• [Исходный текст]:
-------------------------
Причина не всегда удачных читок Пряжко в том, что он пишет пьесы, требующие подключения режиссуры, с ними нужно работать, их нужно раскрывать. В диалогах «Карины и Дрона» обращает на себя внимание плотная действенная энергия и ее вариативность, между фразами остаются серьезные зазоры, которые необходимо наполнять действием, стараться ухватить. При этом направленность действия не задается, она вариативна и от выбора режиссера будет зависеть результат и настроение сцены. «Карина и Дрон» – это уникальный драматургический квест, решить который читкой практически невозможно.

О несценичности новой пьесы Ивана Вырыпаева так же говорили после того, как она была прочитана Валерием Караваевым в тесном зале Театра.doc. Пьеса представляет собой эпистолярное «моралите» погибшего на необитаемом острове корабельного доктора Генриха Вальца, адресованное его 11-летнему сыну. Эта заданная драматургом форма пьесы-письма укрупняется за счет того, что направлена на детскую аудиторию, разговор с который требует большей открытости и прямоты. В одном из интервью Иван Вырыпаев признавался, что  важнее литературной конструкции пьесы для него высказывание драматурга, заключенное внутри. А дидактика не может являться целью, она лишь средство высказывания.  Понимание этих важных для Вырыпаева вещей отсекает любую возможность поверхностной оценки пьесы как дидактической проповеди. Разговоры о кризисе детского театра и драматургии в России давно стал общим местом, именно по этой причине пьеса Вырыпаева выглядит редким исключением, в  отличие от европейской сцены, где подобные тексты, направленные на воспитание толерантности, чувства свободы, уважения иной культуры – обыденное явление. Детский театр в Европе – это и воспитание вкуса и серьезный образовательный проект. С этой точки зрения «Чему я научился у змеи» идеально вписывается в систему европейской традиции, где так называемая «дидактика», в которой в последнее время так часто обвиняют драматурга, не вызывает  вопросов или отторжения.
-------------------------
• [Данные]:
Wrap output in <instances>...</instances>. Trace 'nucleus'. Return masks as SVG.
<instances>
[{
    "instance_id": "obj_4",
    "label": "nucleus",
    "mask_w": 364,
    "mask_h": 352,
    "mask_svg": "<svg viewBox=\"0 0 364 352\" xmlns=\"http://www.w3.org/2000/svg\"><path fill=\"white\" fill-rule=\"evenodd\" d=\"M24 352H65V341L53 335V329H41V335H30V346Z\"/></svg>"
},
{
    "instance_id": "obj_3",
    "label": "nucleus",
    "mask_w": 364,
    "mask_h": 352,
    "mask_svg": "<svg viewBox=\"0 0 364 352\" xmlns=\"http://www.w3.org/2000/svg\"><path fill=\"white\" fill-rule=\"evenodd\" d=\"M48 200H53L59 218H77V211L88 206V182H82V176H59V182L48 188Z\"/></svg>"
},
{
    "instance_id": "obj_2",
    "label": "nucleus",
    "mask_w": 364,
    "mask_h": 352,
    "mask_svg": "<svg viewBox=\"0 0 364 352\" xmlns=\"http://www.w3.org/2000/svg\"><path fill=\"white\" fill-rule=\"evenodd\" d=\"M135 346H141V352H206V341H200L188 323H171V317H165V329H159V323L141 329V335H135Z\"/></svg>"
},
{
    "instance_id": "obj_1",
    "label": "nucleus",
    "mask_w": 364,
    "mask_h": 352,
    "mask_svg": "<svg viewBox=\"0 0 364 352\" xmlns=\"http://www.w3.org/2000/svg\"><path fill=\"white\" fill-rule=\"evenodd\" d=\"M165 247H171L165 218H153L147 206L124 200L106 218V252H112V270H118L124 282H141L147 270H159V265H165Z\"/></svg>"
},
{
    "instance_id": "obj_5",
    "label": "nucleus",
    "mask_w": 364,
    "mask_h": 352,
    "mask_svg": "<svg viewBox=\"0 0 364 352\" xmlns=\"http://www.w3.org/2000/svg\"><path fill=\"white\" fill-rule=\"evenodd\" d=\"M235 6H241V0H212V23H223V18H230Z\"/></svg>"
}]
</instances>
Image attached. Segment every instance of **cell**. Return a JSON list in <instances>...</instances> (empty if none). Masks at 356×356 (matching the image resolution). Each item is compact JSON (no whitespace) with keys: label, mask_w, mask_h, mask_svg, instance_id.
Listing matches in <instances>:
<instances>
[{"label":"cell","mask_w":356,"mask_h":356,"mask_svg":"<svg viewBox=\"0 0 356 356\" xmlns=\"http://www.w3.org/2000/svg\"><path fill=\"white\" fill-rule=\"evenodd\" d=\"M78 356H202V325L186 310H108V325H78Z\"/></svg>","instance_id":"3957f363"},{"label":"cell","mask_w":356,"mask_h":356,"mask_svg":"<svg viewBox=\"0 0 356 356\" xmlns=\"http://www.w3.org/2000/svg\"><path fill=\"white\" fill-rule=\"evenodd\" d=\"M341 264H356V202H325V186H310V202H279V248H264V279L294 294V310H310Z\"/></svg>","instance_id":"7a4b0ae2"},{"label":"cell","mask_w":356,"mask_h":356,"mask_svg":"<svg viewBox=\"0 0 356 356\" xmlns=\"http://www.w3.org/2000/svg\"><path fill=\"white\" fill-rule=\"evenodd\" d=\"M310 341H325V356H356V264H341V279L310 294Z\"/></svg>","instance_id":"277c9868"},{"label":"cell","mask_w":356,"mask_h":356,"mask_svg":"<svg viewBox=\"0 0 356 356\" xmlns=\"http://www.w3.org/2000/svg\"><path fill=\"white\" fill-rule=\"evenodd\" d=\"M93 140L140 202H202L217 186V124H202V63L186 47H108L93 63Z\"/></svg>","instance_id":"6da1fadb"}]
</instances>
-------------------------
• [Задача]:
Ответьте на вопросы по тексту о пьесах Пряжко и Вырыпаева:
(a) Кто и где прочитал новую пьесу Ивана Вырыпаева?
(b) Кому адресовано письмо корабельного доктора Генриха Вальца?
(c) Как в тексте названа пьеса «Карина и Дрон»?
Отвечать следует только по тексту, без записей.

• [Готовое решение]:
(a) Валерий Караваев, в тесном зале Театра.doc.
(b) Своему 11-летнему сыну.
(c) Уникальный драматургический квест, решить который читкой практически невозможно.